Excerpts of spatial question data
┌────────
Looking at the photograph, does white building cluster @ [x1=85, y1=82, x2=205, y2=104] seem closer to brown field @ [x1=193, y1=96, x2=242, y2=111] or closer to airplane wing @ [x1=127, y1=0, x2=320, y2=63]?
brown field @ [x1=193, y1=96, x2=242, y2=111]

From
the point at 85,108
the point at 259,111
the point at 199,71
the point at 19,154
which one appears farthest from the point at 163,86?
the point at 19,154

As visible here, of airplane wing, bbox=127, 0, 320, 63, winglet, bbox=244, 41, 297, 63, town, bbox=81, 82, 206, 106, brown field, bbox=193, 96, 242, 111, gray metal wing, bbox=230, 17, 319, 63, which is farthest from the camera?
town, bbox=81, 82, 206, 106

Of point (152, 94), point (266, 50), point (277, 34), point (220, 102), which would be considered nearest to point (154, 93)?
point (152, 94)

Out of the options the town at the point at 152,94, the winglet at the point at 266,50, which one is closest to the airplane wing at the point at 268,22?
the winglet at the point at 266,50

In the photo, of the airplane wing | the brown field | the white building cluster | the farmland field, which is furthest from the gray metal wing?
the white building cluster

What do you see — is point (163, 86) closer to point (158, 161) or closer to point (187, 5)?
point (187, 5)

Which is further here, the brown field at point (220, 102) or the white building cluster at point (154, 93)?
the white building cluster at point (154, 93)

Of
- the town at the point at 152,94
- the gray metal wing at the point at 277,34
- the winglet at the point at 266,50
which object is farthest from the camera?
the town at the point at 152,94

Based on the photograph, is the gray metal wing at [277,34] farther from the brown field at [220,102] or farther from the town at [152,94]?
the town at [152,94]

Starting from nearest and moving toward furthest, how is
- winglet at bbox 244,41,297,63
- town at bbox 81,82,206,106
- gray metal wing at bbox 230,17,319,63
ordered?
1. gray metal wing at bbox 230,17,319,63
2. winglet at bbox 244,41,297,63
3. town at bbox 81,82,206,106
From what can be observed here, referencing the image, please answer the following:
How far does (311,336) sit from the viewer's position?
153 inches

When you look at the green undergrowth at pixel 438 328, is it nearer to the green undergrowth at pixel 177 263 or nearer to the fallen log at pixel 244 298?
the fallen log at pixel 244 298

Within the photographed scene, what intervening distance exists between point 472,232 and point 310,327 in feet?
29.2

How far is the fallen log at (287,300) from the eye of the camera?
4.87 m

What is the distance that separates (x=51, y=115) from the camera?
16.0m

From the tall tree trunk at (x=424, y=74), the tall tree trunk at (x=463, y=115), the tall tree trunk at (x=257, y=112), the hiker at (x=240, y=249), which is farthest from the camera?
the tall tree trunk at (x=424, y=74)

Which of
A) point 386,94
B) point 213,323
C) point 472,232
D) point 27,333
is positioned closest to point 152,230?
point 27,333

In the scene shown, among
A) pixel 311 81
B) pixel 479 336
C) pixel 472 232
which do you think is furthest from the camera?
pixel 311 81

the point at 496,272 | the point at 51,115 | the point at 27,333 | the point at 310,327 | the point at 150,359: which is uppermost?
└────────
Write out the material from the first line to the last, exactly.

#### [Exercise result]
Looking at the photograph, does white building cluster @ [x1=85, y1=82, x2=205, y2=104] seem closer to brown field @ [x1=193, y1=96, x2=242, y2=111] or closer to airplane wing @ [x1=127, y1=0, x2=320, y2=63]?
brown field @ [x1=193, y1=96, x2=242, y2=111]

From
the point at 85,108
the point at 259,111
the point at 199,71
the point at 19,154
which one appears farthest from the point at 163,86?
the point at 19,154

As visible here, of airplane wing, bbox=127, 0, 320, 63, winglet, bbox=244, 41, 297, 63, town, bbox=81, 82, 206, 106, brown field, bbox=193, 96, 242, 111, gray metal wing, bbox=230, 17, 319, 63, which is farthest from the camera?
town, bbox=81, 82, 206, 106

Of point (152, 94), point (266, 50), point (277, 34), point (220, 102), which would be considered nearest to point (154, 93)?
point (152, 94)

Out of the options the town at the point at 152,94, the winglet at the point at 266,50, which one is closest to the airplane wing at the point at 268,22?
the winglet at the point at 266,50

In the photo, of the airplane wing | the brown field | the white building cluster | the farmland field, which is furthest from the gray metal wing?
the white building cluster

What do you see — is point (163, 86) closer to point (158, 161) or closer to point (187, 5)?
point (187, 5)

Which is further here, the brown field at point (220, 102) or the white building cluster at point (154, 93)?
the white building cluster at point (154, 93)

Of
- the town at the point at 152,94
- the gray metal wing at the point at 277,34
- the winglet at the point at 266,50
which object is farthest from the camera?
the town at the point at 152,94

Based on the photograph, is the gray metal wing at [277,34] farther from the brown field at [220,102] or farther from the town at [152,94]?
the town at [152,94]

Starting from nearest and moving toward furthest, how is
- winglet at bbox 244,41,297,63
- town at bbox 81,82,206,106
- gray metal wing at bbox 230,17,319,63
ordered?
1. gray metal wing at bbox 230,17,319,63
2. winglet at bbox 244,41,297,63
3. town at bbox 81,82,206,106
From what can be observed here, referencing the image, please answer the following:
How far does (311,336) sit from the viewer's position?
153 inches

When you look at the green undergrowth at pixel 438 328, is it nearer to the green undergrowth at pixel 177 263 or nearer to the fallen log at pixel 244 298?
the fallen log at pixel 244 298

Within the photographed scene, what intervening distance exists between point 472,232 and point 310,327 in feet?
29.2

How far is the fallen log at (287,300) from the eye of the camera?
4.87 m

What is the distance that separates (x=51, y=115) from the camera?
16.0m

From the tall tree trunk at (x=424, y=74), the tall tree trunk at (x=463, y=115), the tall tree trunk at (x=257, y=112), the hiker at (x=240, y=249), which is farthest from the camera?
the tall tree trunk at (x=424, y=74)

Which of
A) point 386,94
B) point 213,323
C) point 472,232
D) point 27,333
is positioned closest to point 152,230?
point 27,333

In the scene shown, among
A) pixel 311 81
B) pixel 479 336
C) pixel 472 232
which do you think is furthest from the camera?
pixel 311 81

the point at 496,272 | the point at 51,115 | the point at 27,333 | the point at 310,327 | the point at 150,359: which is uppermost?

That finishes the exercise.